#### [Input for this task]

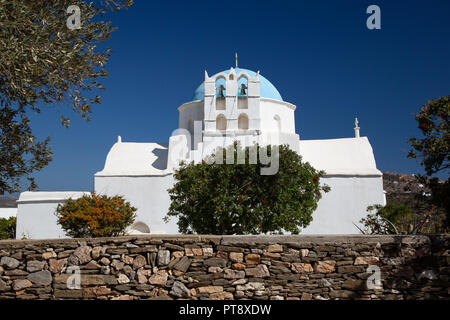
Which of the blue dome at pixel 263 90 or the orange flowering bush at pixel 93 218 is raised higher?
the blue dome at pixel 263 90

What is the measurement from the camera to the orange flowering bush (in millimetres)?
7895

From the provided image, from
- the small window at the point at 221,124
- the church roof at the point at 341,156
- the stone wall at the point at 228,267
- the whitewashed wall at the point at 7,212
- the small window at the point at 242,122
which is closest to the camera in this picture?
the stone wall at the point at 228,267

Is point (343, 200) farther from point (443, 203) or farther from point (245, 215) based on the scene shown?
point (443, 203)

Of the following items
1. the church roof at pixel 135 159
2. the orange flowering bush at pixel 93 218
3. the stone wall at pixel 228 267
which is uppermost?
the church roof at pixel 135 159

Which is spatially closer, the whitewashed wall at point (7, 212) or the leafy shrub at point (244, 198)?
the leafy shrub at point (244, 198)

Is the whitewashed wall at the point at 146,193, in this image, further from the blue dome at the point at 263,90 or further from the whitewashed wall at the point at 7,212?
the whitewashed wall at the point at 7,212

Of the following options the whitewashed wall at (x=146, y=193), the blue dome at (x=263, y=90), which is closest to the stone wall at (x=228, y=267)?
the whitewashed wall at (x=146, y=193)

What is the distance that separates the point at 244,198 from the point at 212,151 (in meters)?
8.16

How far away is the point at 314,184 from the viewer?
1093 centimetres

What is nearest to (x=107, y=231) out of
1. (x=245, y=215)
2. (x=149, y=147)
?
(x=245, y=215)

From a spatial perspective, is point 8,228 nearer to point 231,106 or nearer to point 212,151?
point 212,151

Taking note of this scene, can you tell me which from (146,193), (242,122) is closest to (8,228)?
(146,193)

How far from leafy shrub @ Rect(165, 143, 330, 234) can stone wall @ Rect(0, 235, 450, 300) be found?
4163 millimetres

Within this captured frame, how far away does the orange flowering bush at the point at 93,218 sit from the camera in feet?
25.9
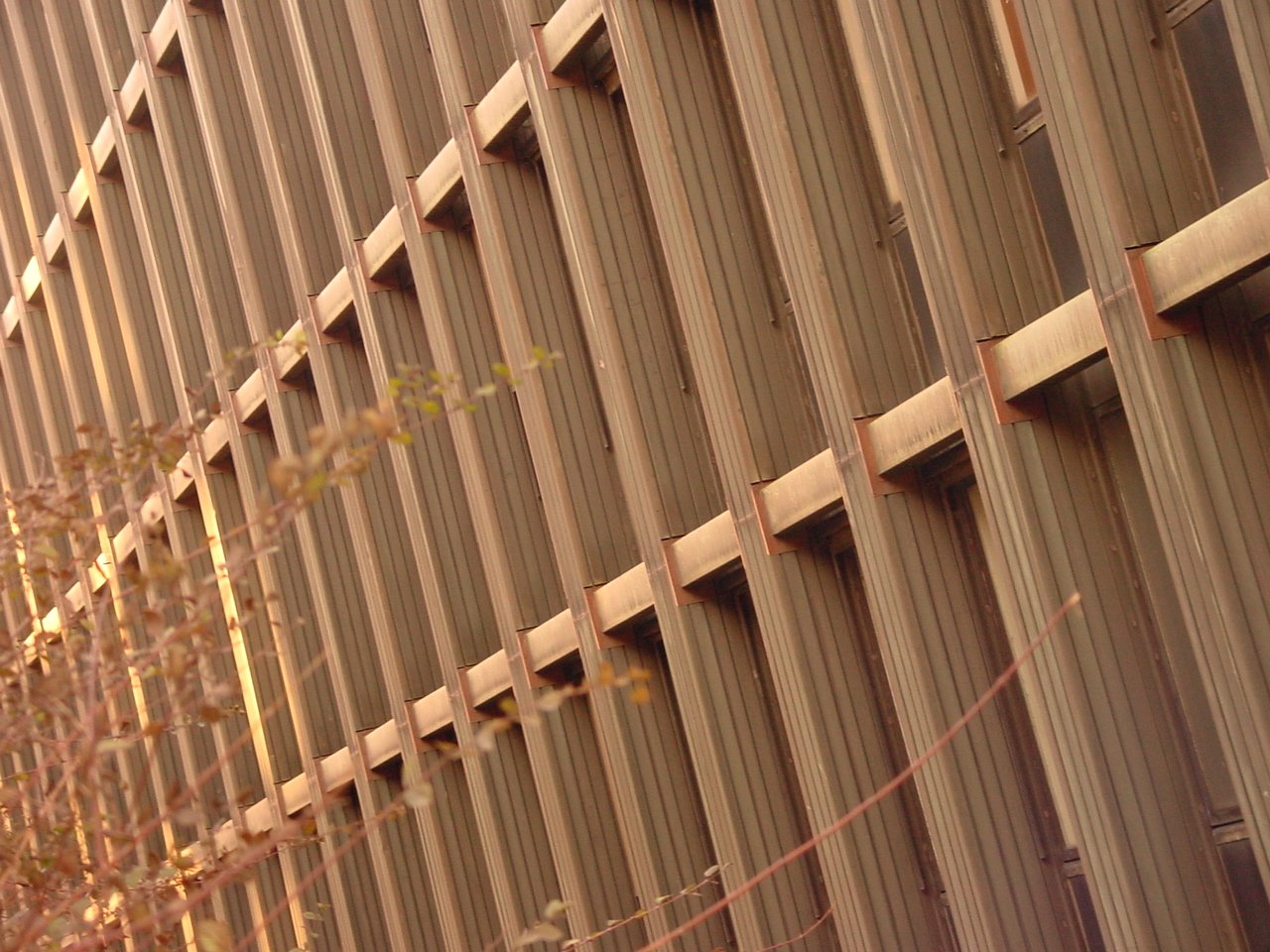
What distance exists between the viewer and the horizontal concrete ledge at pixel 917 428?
11.1m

#### [Task]
Turn all the items above into a Markdown table with the columns Row and Line, giving each non-blank line its own numbered row. Leave out the pictures.

#### [Response to the task]
| Row | Line |
|---|---|
| 1 | Which of the blue dome at pixel 263 90 or the orange flowering bush at pixel 93 218 is raised higher? |
| 2 | the blue dome at pixel 263 90 |
| 3 | What is the measurement from the camera to the orange flowering bush (in millimetres)? |
| 4 | 7895 |
| 5 | From the provided image, from |
| 6 | - the small window at the point at 221,124 |
| 7 | - the church roof at the point at 341,156 |
| 8 | - the stone wall at the point at 228,267 |
| 9 | - the whitewashed wall at the point at 7,212 |
| 10 | - the small window at the point at 242,122 |
| 11 | which is closest to the camera in this picture? |
| 12 | the stone wall at the point at 228,267 |
| 13 | Is point (343, 200) farther from point (443, 203) or farther from point (245, 215) based on the scene shown? |
| 14 | point (443, 203) |
| 15 | Of the following items |
| 16 | 1. the church roof at pixel 135 159 |
| 17 | 2. the orange flowering bush at pixel 93 218 |
| 18 | 3. the stone wall at pixel 228 267 |
| 19 | which is uppermost? |
| 20 | the church roof at pixel 135 159 |
| 21 | Which is spatially closer, the whitewashed wall at point (7, 212) or the leafy shrub at point (244, 198)? |
| 22 | the leafy shrub at point (244, 198) |
| 23 | Is the whitewashed wall at the point at 146,193, in this image, further from the blue dome at the point at 263,90 or further from the whitewashed wall at the point at 7,212? |
| 24 | the whitewashed wall at the point at 7,212 |
| 25 | Of the following options the whitewashed wall at (x=146, y=193), the blue dome at (x=263, y=90), which is closest to the stone wall at (x=228, y=267)? |
| 26 | the whitewashed wall at (x=146, y=193) |
| 27 | What is the distance that separates the point at 244,198 from the point at 212,151 (in meters)? |
| 28 | 8.16 |
| 29 | How far away is the point at 314,184 from the viewer? |
| 30 | 1093 centimetres |
| 31 | What is nearest to (x=107, y=231) out of |
| 32 | 1. (x=245, y=215) |
| 33 | 2. (x=149, y=147) |
| 34 | ? |
| 35 | (x=245, y=215) |
| 36 | From a spatial perspective, is point 8,228 nearer to point 231,106 or nearer to point 212,151? |
| 37 | point 212,151 |
| 38 | Taking note of this scene, can you tell me which from (146,193), (242,122) is closest to (8,228)? |
| 39 | (146,193) |
| 40 | How far from leafy shrub @ Rect(165, 143, 330, 234) can stone wall @ Rect(0, 235, 450, 300) be found? |
| 41 | 4163 millimetres |
| 42 | Within this captured frame, how far away does the orange flowering bush at the point at 93,218 sit from the camera in feet? |
| 43 | 25.9 |
| 44 | What distance exists between the viewer and the horizontal concrete ledge at pixel 917 428? |
| 45 | 11.1m |